Passage:
◇ ◇ ◇ ◇ ◇ ◇ ◇
Skip to content

Instantly share code, notes, and snippets.

@abikoushi
Created December 21, 2025 13:02
Show Gist options
  • Select an option

  • Save abikoushi/97b92eae7353f1821589b4b3077e55dc to your computer and use it in GitHub Desktop.

Select an option

Save abikoushi/97b92eae7353f1821589b4b3077e55dc to your computer and use it in GitHub Desktop.
gather & spread of ALTO (adaptive linearized tensor operation)
#ref:
#Jan Laukemann et al. (2025) Accelerating Sparse Tensor Decomposition Using Adaptive Linearized Representation
#https://arxiv.org/abs/2403.06348
ALTO_indexing <- function(object, data = environment(object), ...) {
mf <- model.frame(object, data, ...)
◇ ◇ ◇ ◇ ◇ ◇ ◇
Dataset entries:
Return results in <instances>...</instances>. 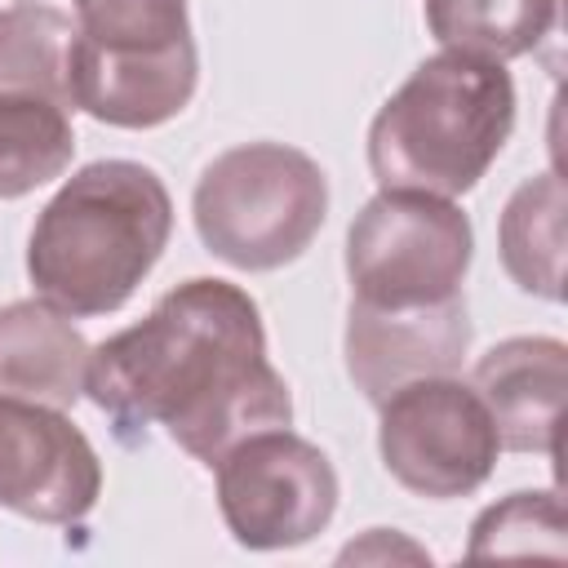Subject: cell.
Wrapping results in <instances>:
<instances>
[{"mask_svg":"<svg viewBox=\"0 0 568 568\" xmlns=\"http://www.w3.org/2000/svg\"><path fill=\"white\" fill-rule=\"evenodd\" d=\"M195 231L235 271H280L328 217L324 169L284 142H244L204 164L191 195Z\"/></svg>","mask_w":568,"mask_h":568,"instance_id":"277c9868","label":"cell"},{"mask_svg":"<svg viewBox=\"0 0 568 568\" xmlns=\"http://www.w3.org/2000/svg\"><path fill=\"white\" fill-rule=\"evenodd\" d=\"M564 213H568L564 178L537 173L515 186L497 226L506 275L524 293L546 302H564Z\"/></svg>","mask_w":568,"mask_h":568,"instance_id":"4fadbf2b","label":"cell"},{"mask_svg":"<svg viewBox=\"0 0 568 568\" xmlns=\"http://www.w3.org/2000/svg\"><path fill=\"white\" fill-rule=\"evenodd\" d=\"M217 510L244 550H288L337 515V470L328 453L288 426L257 430L217 462Z\"/></svg>","mask_w":568,"mask_h":568,"instance_id":"8992f818","label":"cell"},{"mask_svg":"<svg viewBox=\"0 0 568 568\" xmlns=\"http://www.w3.org/2000/svg\"><path fill=\"white\" fill-rule=\"evenodd\" d=\"M75 155L71 106L36 93H0V200L31 195Z\"/></svg>","mask_w":568,"mask_h":568,"instance_id":"9a60e30c","label":"cell"},{"mask_svg":"<svg viewBox=\"0 0 568 568\" xmlns=\"http://www.w3.org/2000/svg\"><path fill=\"white\" fill-rule=\"evenodd\" d=\"M89 342L44 297L0 306V395L71 408L84 395Z\"/></svg>","mask_w":568,"mask_h":568,"instance_id":"7c38bea8","label":"cell"},{"mask_svg":"<svg viewBox=\"0 0 568 568\" xmlns=\"http://www.w3.org/2000/svg\"><path fill=\"white\" fill-rule=\"evenodd\" d=\"M71 40L75 22L49 4L0 9V93H36L71 102Z\"/></svg>","mask_w":568,"mask_h":568,"instance_id":"2e32d148","label":"cell"},{"mask_svg":"<svg viewBox=\"0 0 568 568\" xmlns=\"http://www.w3.org/2000/svg\"><path fill=\"white\" fill-rule=\"evenodd\" d=\"M470 257V217L453 200L422 191H377L346 231L351 293L368 306H430L457 297Z\"/></svg>","mask_w":568,"mask_h":568,"instance_id":"5b68a950","label":"cell"},{"mask_svg":"<svg viewBox=\"0 0 568 568\" xmlns=\"http://www.w3.org/2000/svg\"><path fill=\"white\" fill-rule=\"evenodd\" d=\"M342 351L346 373L368 404H382L408 382L448 377L470 351L466 293L430 306H368L351 297Z\"/></svg>","mask_w":568,"mask_h":568,"instance_id":"9c48e42d","label":"cell"},{"mask_svg":"<svg viewBox=\"0 0 568 568\" xmlns=\"http://www.w3.org/2000/svg\"><path fill=\"white\" fill-rule=\"evenodd\" d=\"M84 390L120 444H146L151 426H164L204 466L240 439L293 422L288 382L266 359L257 302L209 275L169 288L146 320L98 342Z\"/></svg>","mask_w":568,"mask_h":568,"instance_id":"6da1fadb","label":"cell"},{"mask_svg":"<svg viewBox=\"0 0 568 568\" xmlns=\"http://www.w3.org/2000/svg\"><path fill=\"white\" fill-rule=\"evenodd\" d=\"M200 84L195 36L169 44L71 40V102L111 129H155L186 111Z\"/></svg>","mask_w":568,"mask_h":568,"instance_id":"30bf717a","label":"cell"},{"mask_svg":"<svg viewBox=\"0 0 568 568\" xmlns=\"http://www.w3.org/2000/svg\"><path fill=\"white\" fill-rule=\"evenodd\" d=\"M102 497L89 435L49 404L0 395V506L36 524H80Z\"/></svg>","mask_w":568,"mask_h":568,"instance_id":"ba28073f","label":"cell"},{"mask_svg":"<svg viewBox=\"0 0 568 568\" xmlns=\"http://www.w3.org/2000/svg\"><path fill=\"white\" fill-rule=\"evenodd\" d=\"M173 235V200L138 160H93L40 209L27 240L36 297L71 320L120 311Z\"/></svg>","mask_w":568,"mask_h":568,"instance_id":"7a4b0ae2","label":"cell"},{"mask_svg":"<svg viewBox=\"0 0 568 568\" xmlns=\"http://www.w3.org/2000/svg\"><path fill=\"white\" fill-rule=\"evenodd\" d=\"M377 408V453L395 484L430 501L470 497L488 484L501 444L475 386L453 373L422 377L386 395Z\"/></svg>","mask_w":568,"mask_h":568,"instance_id":"52a82bcc","label":"cell"},{"mask_svg":"<svg viewBox=\"0 0 568 568\" xmlns=\"http://www.w3.org/2000/svg\"><path fill=\"white\" fill-rule=\"evenodd\" d=\"M470 386L484 399L501 448L555 457L559 408L568 386V346L559 337L497 342L488 355H479Z\"/></svg>","mask_w":568,"mask_h":568,"instance_id":"8fae6325","label":"cell"},{"mask_svg":"<svg viewBox=\"0 0 568 568\" xmlns=\"http://www.w3.org/2000/svg\"><path fill=\"white\" fill-rule=\"evenodd\" d=\"M426 27L453 53L510 62L559 27V0H426Z\"/></svg>","mask_w":568,"mask_h":568,"instance_id":"5bb4252c","label":"cell"},{"mask_svg":"<svg viewBox=\"0 0 568 568\" xmlns=\"http://www.w3.org/2000/svg\"><path fill=\"white\" fill-rule=\"evenodd\" d=\"M515 129V80L506 62L470 53L426 58L373 115L368 169L382 191L466 195Z\"/></svg>","mask_w":568,"mask_h":568,"instance_id":"3957f363","label":"cell"},{"mask_svg":"<svg viewBox=\"0 0 568 568\" xmlns=\"http://www.w3.org/2000/svg\"><path fill=\"white\" fill-rule=\"evenodd\" d=\"M470 559L493 555H564L559 493H510L470 524Z\"/></svg>","mask_w":568,"mask_h":568,"instance_id":"e0dca14e","label":"cell"}]
</instances>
◇ ◇ ◇ ◇ ◇ ◇ ◇
What you need to do:
a) Reproduce word for word the stretch of the gist from "gather & spread" through "model.frame(object, data, ...)".
b) Decide whether each statement agrees with the gist, answering yes or no and quoting the words that settle it: (i) The gist was created on December 21, 2025. (ii) The cited paper by Jan Laukemann et al. is dated 2024. (iii) The function ALTO_indexing calls model.frame with its object and data.
You won't need the items.

Problem solutions:
a)
gather & spread of ALTO (adaptive linearized tensor operation)
#ref:
#Jan Laukemann et al. (2025) Accelerating Sparse Tensor Decomposition Using Adaptive Linearized Representation
#https://arxiv.org/abs/2403.06348
ALTO_indexing <- function(object, data = environment(object), ...) {
mf <- model.frame(object, data, ...)

b)
(i) Yes: "Created December 21, 2025 13:02"
(ii) No: "Jan Laukemann et al. (2025)"
(iii) Yes: "mf <- model.frame(object, data, ...)"